• [Task item]:
Using the material that follows, identify and copy each line with the string "vote".

Top of Provided records

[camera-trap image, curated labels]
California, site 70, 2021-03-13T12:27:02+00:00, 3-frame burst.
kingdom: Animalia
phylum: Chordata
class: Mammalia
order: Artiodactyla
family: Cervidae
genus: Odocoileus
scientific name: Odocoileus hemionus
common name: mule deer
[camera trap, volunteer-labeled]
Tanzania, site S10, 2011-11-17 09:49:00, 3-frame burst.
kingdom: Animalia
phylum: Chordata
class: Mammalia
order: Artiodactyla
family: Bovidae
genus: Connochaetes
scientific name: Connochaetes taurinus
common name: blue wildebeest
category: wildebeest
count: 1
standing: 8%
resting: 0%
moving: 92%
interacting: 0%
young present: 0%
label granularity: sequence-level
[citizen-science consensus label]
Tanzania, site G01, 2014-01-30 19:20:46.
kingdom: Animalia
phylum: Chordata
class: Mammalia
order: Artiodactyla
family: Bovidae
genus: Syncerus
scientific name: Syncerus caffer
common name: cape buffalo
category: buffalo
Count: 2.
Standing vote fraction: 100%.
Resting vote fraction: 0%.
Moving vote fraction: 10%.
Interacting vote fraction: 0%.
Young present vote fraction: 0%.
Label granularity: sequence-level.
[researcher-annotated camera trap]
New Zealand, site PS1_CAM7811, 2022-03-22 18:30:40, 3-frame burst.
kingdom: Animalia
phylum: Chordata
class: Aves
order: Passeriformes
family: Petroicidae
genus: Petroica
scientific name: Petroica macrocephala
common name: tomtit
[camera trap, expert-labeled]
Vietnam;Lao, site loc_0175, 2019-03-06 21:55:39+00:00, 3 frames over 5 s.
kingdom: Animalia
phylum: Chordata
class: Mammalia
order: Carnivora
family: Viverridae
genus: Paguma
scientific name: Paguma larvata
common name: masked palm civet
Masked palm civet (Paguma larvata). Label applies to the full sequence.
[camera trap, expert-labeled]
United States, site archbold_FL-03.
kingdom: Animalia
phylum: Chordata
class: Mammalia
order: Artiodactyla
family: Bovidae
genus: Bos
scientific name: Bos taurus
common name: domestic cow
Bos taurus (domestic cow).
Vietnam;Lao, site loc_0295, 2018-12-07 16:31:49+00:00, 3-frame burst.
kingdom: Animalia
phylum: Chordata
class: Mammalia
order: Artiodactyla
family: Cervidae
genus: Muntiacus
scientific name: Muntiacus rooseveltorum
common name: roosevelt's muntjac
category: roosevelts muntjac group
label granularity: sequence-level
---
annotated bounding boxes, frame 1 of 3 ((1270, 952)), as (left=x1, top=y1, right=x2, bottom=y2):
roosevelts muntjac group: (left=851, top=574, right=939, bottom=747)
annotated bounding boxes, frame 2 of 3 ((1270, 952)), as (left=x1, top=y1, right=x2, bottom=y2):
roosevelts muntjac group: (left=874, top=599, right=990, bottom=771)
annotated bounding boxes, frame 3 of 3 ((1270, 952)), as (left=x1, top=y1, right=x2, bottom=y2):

Bottom of Provided records

• [Exercise answer]:
Standing vote fraction: 100%.
Resting vote fraction: 0%.
Moving vote fraction: 10%.
Interacting vote fraction: 0%.
Young present vote fraction: 0%.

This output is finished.